SpatialDINO

Native 3D vision transformer self-supervised on unlabeled fluorescence microscopy volumes, segmenting subcellular structures without voxel labels.

Released: December 2025

SpatialDINO is a self-supervised 3D vision foundation model for fluorescence microscopy, developed in Tom Kirchhausen's laboratory at Harvard Medical School and released as a preprint in December 2025. It tackles a persistent bottleneck in volumetric bioimage analysis: deep-learning models for detecting, segmenting, and tracking subcellular structures in 3D typically require dense, manually drawn voxel annotations, which are extraordinarily labor-intensive to produce and tie a trained model to the specific object classes it was supervised on. SpatialDINO sidesteps this by learning general-purpose 3D representations from unlabeled microscopy volumes alone.

The model adapts the DINOv2 self-supervised learning framework into a native 3D vision transformer that operates directly on image volumes rather than slice-by-slice. By training on raw, unannotated fluorescence microscopy data, SpatialDINO learns features that capture the geometry and appearance of subcellular structures without ever being told what those structures are. The central claim of the work is generalization: a single pretrained model transfers to object classes it never saw during training — including plasma membranes, nuclei, and even tumors in MRI volumes — without any retraining or voxel-level labels.

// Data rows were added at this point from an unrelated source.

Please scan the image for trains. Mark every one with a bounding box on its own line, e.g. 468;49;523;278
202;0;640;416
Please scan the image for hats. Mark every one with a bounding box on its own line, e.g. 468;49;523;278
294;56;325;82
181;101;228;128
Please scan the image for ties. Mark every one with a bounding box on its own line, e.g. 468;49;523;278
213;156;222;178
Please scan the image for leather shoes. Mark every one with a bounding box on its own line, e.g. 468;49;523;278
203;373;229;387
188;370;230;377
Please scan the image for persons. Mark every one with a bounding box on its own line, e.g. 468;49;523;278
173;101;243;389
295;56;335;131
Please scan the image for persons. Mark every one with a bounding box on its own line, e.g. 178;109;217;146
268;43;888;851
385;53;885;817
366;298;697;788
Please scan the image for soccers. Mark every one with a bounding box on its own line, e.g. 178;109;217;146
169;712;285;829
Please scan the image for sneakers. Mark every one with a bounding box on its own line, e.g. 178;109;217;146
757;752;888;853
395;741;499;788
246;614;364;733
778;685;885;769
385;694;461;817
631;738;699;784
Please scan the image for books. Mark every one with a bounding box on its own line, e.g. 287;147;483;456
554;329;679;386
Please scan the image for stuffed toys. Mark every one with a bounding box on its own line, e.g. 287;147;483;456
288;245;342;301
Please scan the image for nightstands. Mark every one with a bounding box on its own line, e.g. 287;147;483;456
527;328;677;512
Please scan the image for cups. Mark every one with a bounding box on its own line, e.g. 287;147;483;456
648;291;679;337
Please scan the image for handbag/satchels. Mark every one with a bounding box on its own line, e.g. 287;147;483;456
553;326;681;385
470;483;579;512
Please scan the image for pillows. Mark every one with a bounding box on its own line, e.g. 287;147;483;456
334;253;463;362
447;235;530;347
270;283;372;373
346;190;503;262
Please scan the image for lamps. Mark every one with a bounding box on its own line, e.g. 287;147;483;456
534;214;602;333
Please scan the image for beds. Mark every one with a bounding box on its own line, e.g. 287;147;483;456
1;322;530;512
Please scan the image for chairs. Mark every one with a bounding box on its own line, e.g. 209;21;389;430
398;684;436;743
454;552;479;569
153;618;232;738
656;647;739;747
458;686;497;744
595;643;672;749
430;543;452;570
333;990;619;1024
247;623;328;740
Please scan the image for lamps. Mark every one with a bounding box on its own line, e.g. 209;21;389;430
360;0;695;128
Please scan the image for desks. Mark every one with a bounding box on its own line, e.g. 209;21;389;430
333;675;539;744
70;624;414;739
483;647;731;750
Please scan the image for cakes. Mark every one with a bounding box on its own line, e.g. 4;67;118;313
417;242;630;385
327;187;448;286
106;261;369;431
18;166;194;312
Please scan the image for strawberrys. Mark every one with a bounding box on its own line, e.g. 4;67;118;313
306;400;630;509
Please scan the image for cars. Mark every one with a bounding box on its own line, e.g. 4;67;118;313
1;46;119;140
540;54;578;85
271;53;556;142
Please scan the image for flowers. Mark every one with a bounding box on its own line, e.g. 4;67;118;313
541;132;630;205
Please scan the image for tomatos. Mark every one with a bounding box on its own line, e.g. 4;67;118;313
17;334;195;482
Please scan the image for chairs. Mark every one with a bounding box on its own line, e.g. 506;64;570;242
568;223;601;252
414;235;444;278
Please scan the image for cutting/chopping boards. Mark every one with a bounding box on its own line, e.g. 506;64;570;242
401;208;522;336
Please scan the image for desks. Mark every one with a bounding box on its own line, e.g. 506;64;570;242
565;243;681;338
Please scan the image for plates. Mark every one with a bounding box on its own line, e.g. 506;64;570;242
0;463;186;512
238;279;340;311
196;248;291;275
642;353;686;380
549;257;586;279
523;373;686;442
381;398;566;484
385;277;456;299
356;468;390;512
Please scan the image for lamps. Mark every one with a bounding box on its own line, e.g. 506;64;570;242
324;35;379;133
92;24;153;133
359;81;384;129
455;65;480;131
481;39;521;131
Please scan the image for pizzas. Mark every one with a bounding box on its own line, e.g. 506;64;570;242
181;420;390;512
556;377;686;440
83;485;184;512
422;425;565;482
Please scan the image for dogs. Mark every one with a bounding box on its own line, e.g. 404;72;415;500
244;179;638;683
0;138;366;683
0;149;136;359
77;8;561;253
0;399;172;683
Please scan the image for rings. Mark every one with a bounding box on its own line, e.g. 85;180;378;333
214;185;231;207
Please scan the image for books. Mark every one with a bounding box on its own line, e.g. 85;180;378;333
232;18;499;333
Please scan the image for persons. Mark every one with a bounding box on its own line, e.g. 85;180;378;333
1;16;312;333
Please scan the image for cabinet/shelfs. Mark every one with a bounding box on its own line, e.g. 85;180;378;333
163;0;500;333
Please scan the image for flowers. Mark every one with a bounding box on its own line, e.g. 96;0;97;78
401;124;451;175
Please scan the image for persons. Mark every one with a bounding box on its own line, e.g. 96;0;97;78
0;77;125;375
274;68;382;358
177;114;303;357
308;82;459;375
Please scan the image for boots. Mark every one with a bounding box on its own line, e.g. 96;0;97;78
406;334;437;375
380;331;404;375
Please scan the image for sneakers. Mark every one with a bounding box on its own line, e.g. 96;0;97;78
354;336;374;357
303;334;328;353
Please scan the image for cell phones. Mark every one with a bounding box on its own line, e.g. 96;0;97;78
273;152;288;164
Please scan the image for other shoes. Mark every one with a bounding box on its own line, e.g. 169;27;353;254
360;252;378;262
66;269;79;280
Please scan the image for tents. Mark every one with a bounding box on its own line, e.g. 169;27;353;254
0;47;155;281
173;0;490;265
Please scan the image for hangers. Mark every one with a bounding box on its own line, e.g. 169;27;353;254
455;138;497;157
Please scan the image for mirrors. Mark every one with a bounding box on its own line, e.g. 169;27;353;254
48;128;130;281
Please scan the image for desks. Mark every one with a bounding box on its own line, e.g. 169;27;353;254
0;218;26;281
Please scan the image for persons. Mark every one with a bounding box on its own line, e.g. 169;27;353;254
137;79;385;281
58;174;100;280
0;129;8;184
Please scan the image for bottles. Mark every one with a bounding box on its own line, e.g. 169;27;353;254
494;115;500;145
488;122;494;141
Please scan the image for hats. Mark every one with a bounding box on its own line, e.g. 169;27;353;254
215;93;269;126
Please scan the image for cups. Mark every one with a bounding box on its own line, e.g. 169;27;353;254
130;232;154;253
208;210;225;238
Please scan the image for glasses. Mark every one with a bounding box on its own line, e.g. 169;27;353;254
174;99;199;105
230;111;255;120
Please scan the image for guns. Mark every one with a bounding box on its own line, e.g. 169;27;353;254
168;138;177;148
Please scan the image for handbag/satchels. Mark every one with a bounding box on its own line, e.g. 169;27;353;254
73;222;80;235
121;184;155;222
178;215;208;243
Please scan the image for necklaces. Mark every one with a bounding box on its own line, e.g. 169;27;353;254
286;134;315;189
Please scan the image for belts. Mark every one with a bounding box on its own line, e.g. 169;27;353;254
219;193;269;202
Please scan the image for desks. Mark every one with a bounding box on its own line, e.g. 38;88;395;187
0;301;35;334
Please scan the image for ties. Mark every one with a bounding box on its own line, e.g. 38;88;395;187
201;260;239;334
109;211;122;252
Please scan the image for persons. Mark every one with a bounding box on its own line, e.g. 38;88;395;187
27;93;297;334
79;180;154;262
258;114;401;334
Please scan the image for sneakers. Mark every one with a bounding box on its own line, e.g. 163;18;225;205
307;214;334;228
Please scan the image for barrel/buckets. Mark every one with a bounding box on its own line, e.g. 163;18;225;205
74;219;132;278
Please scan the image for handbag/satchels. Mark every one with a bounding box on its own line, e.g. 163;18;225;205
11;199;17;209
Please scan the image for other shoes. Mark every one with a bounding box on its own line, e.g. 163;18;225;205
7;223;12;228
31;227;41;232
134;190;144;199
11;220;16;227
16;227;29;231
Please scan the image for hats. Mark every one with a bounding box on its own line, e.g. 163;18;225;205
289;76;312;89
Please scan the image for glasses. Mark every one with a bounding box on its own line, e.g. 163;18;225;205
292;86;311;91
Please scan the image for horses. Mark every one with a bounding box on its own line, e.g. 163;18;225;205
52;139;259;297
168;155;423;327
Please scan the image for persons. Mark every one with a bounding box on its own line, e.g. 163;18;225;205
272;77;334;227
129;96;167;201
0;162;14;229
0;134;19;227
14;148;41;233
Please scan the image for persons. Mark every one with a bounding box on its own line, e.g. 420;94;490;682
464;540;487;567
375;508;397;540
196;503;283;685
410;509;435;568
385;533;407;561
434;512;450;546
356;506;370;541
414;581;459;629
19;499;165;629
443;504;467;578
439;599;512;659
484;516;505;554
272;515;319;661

SpatialDINO sits within the broader movement to bring self-supervised vision foundation models, which have reshaped natural-image analysis, into volumetric biological imaging. Its emphasis on native 3D processing and annotation-free transfer distinguishes it from segmentation tools that depend on task-specific supervised training.

Key Features

Native 3D vision transformer: SpatialDINO operates directly on image volumes rather than processing 2D slices independently, preserving the volumetric context essential for accurate analysis of 3D subcellular structures.
Self-supervised, annotation-free pretraining: Built on the DINOv2 framework, the model learns from unlabeled fluorescence microscopy volumes, eliminating the need for the dense voxel annotations that conventional 3D segmentation models require.
Generalization to unseen object classes: A single pretrained model transfers to structures absent from training — plasma membranes, nuclei, and MRI tumors — without retraining, demonstrating learned features that are not tied to specific labels.
Multi-task downstream use: The learned representations support detection, segmentation, and tracking of subcellular structures in 3D from one shared backbone.

Technical Details

SpatialDINO extends the DINOv2 self-supervised paradigm into a native 3D vision transformer trained on unlabeled fluorescence microscopy volumes. The architecture processes volumetric data end-to-end, producing features that can be applied to detection, segmentation, and tracking tasks downstream. A notable practical point is the scale of pretraining: the authors describe training on a relatively modest corpus of confocal volumes, yet report transfer to object classes and even imaging modalities (MRI) outside the training distribution. This data efficiency, combined with the absence of voxel-level annotation, is the model's principal contribution. Full architectural parameters and quantitative benchmark results are detailed in the preprint and should be confirmed against the peer-reviewed version.

Applications

SpatialDINO is aimed at cell biologists and imaging scientists who work with 3D fluorescence microscopy and need to detect, segment, or track subcellular structures without investing in extensive manual annotation. Because the model generalizes to unseen object classes, a single pretrained backbone can be reused across diverse experiments — different organelles, cell types, or even other volumetric modalities such as MRI — lowering the cost of analysis for labs that cannot produce large annotated training sets. This makes it well suited to exploratory imaging studies and high-content volumetric assays.

Impact

By demonstrating that a self-supervised 3D vision transformer trained on modest, unlabeled microscopy data can generalize across object classes and modalities, SpatialDINO points toward annotation-free foundation models for volumetric bioimaging — an area where labeling costs have long limited the reach of deep learning. Its broader influence will depend on independent evaluation and uptake by the imaging community. Availability is a limitation to note: the preprint does not provide public code or model weights, it is released under a non-commercial, no-derivatives license, and the pretraining corpus is small, so the breadth of generalization beyond the reported cases remains to be established by others.

Citation

SpatialDINO: A Self-Supervised 3D Vision Transformer that enables Segmentation and Tracking in Crowded Cellular Environments

Lavaee, A., et al. (2026) SpatialDINO: A Self-Supervised 3D Vision Transformer that enables Segmentation and Tracking in Crowded Cellular Environments. bioRxiv.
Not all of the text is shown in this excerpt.